The Capitol Rotunda on Wednesday afternoon. Photo by Andy Balaskovitz.
Wednesday, March 16 — At about 12:45 p.m., some of the thousands of protesters on the Capitol lawn, after speeches from United Auto Workers President Bob King and Sen. Minority Leader Gretchen Whitmer, moved inside to the rotunda.
Chants of “Recall Rick,” “This is what Democracy looks like” and “Who’s house? Our house” made the Capitol rotunda sound like a political rally in a packed gymnasium.
Downtown Lansing, today, is nothing short of being in frenzy.
Tiyi Schippers, a Cadillac City Councilwoman, was walking around with a “Walk Like an Egyptian” sign outside and ringing a cow bell inside. She said the rallies in Lansing are more than about union busting.

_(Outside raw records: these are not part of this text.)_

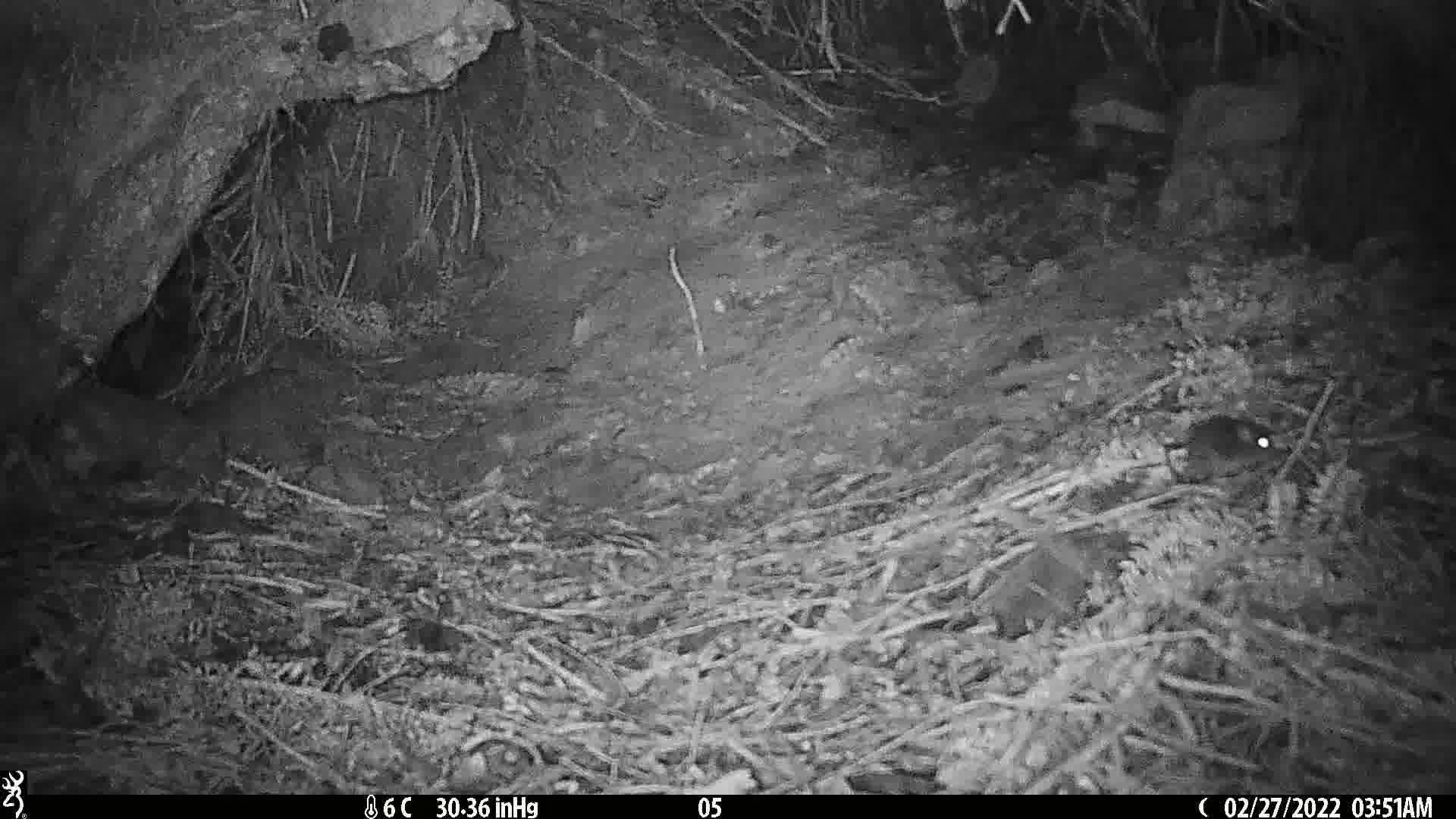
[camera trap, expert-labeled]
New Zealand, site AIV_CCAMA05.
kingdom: Animalia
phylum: Chordata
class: Mammalia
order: Rodentia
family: Muridae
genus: Mus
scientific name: Mus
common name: mouse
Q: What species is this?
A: Mouse (Mus).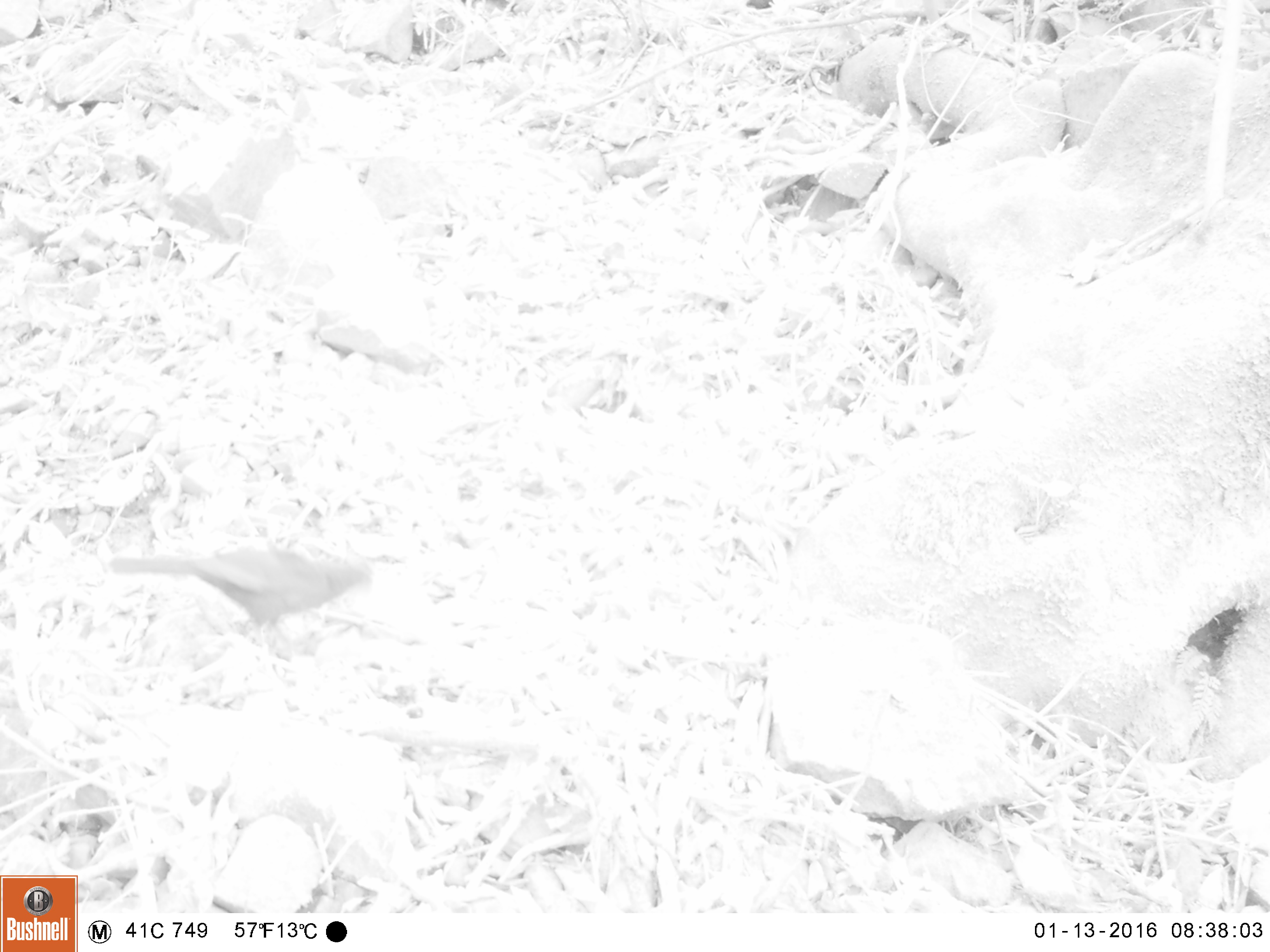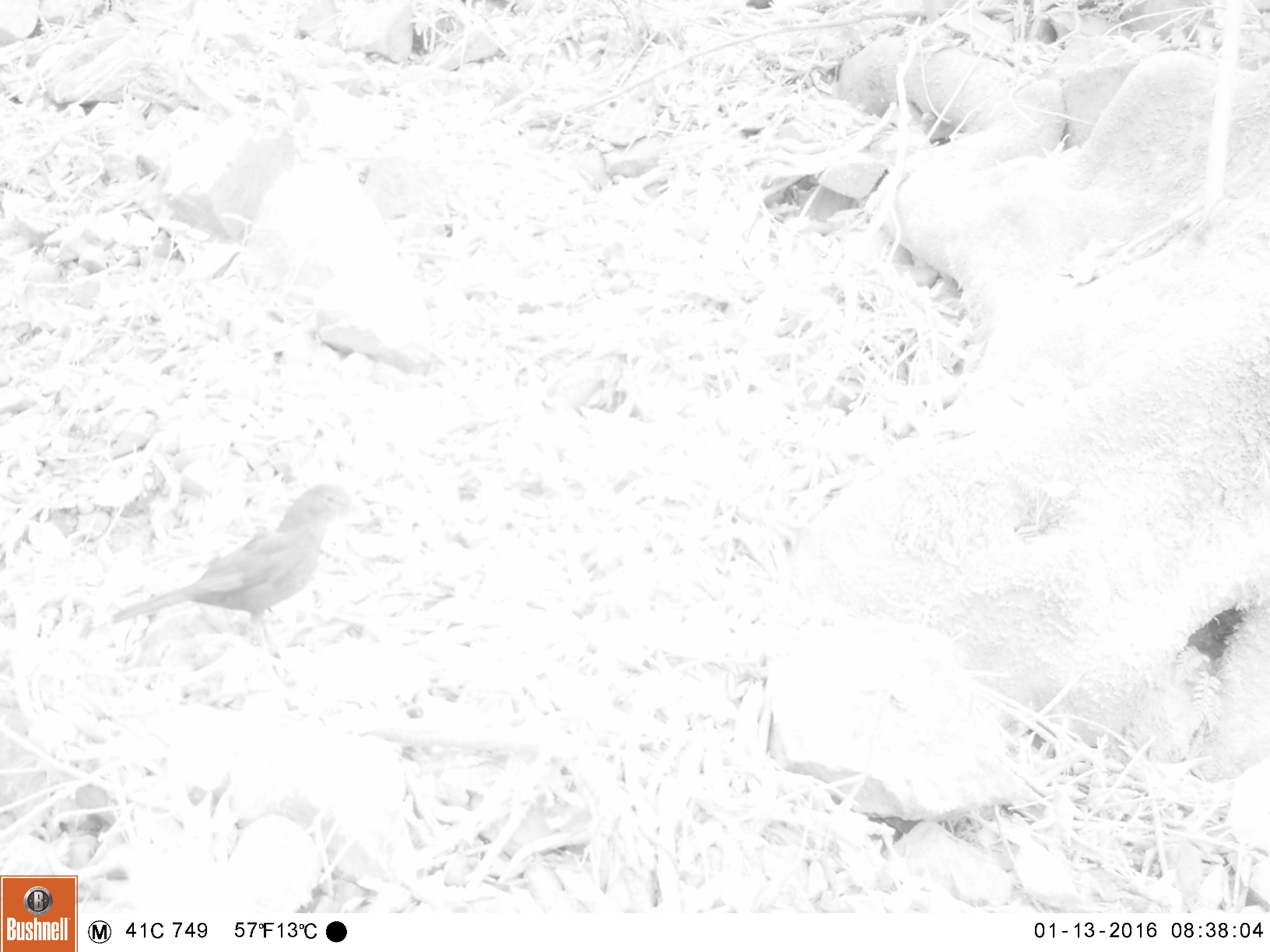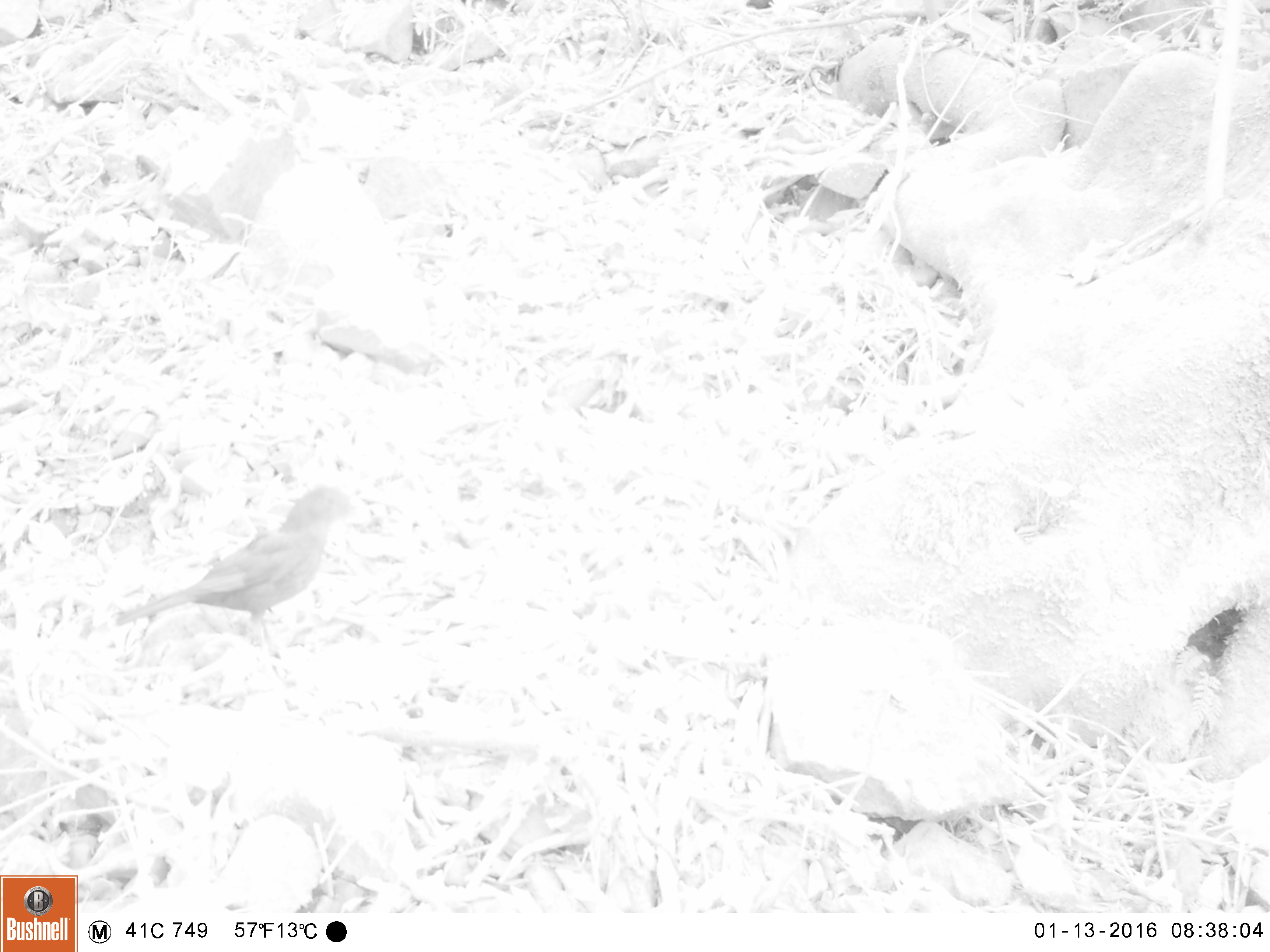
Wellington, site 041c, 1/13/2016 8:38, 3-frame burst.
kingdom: Animalia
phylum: Chordata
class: Aves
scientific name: Aves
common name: bird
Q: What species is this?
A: Bird (Aves).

“This is reminiscent of my youth,” she said. “This is not about union bashing. It’s not about the budget. It’s about power grabs from the top.”
The other side of Schippers’ sign was a quote from folk singer Woody Guthrie that said: “Some men rob you with a six-gun. Others rob you with a pen.”
Schippers said she was in Lansing a few weeks ago in support of the protests in Madison, Wisc. She said she expected the rallies in Lansing to grow as large as they did.
“I expected it. When you kick a sleeping dog it’s gonna kick back,” she said. “This is an attack on the middle class, not just unions. People are waking up.
“They (referring to Republicans) can strip away union power, but they can’t strip away people power,” she said.
Standing with Schippers was her son-in-law, Dominic John Davis, who plays bass for the local band Steppin’ In It. Davis is a member of the American Federation of Musicians, which he says is based in New York and is especially beneficial for traveling musicians like himself.
“We (musicians) get paid more because of (AFM),” Davis said. Last month, he played shows with his friend Jack White of the White Stripes and rockabilly star Wanda Jackson on David Letterman and Conan O’Brien. Davis said being a member of AFM helped secure a better paycheck for those gigs.
“For musicians, it’s good to have a wage scale so you know for sure what’s fair,” he said. “It’s not like we’re plumbers and know exactly what fair pay is.”
Bill Farmer, a member of the AFSCME public employee union, came from Kalamazoo this morning. He’s been in and out of Lansing protesting for the past few weeks.
“These rallies are getting bigger (here),” he said. “There’s nothing like being part of a social movement for social justice. It’s been beautiful.
“With that growing solidarity, this social movement will affect concrete change,” he said.
While solidarity was on the protesters’ side, a brief incident out in the street left a local attorney arguing with a student group that blocked traffic on Capitol Avenue outside of City Hall. Cars backed up past Allegan Street.
Mike Shallal, who was helping hold a sign for Students and Workers United, stood in the middle of Capitol Avenue for about five minutes. Some joined him; others shouted from the sidewalk to get out of the road. Shallal said union leaders have “been on the take.”
“Almost immediately, other protesters were telling us not to do it (stand in the road),” he said. “I argue that the way unions have been handling the situation with the government for decades hasn’t gotten anything done. It’s concerned men about union dues. They’re really doing a disservice.”
After a few minutes of blocking traffic, Linda Henderson, a Lansing-based attorney, shouted at Shallal and his group of about 10 to get out of the road. Henderson was at the Capitol to protest the Snyder administration.
“They (Shallal’s group) want a revolution. We said it wasn’t helping,” Henderson said. “We’re all on the same side. The bottom line is we’ve gotta get organized — not just mad.”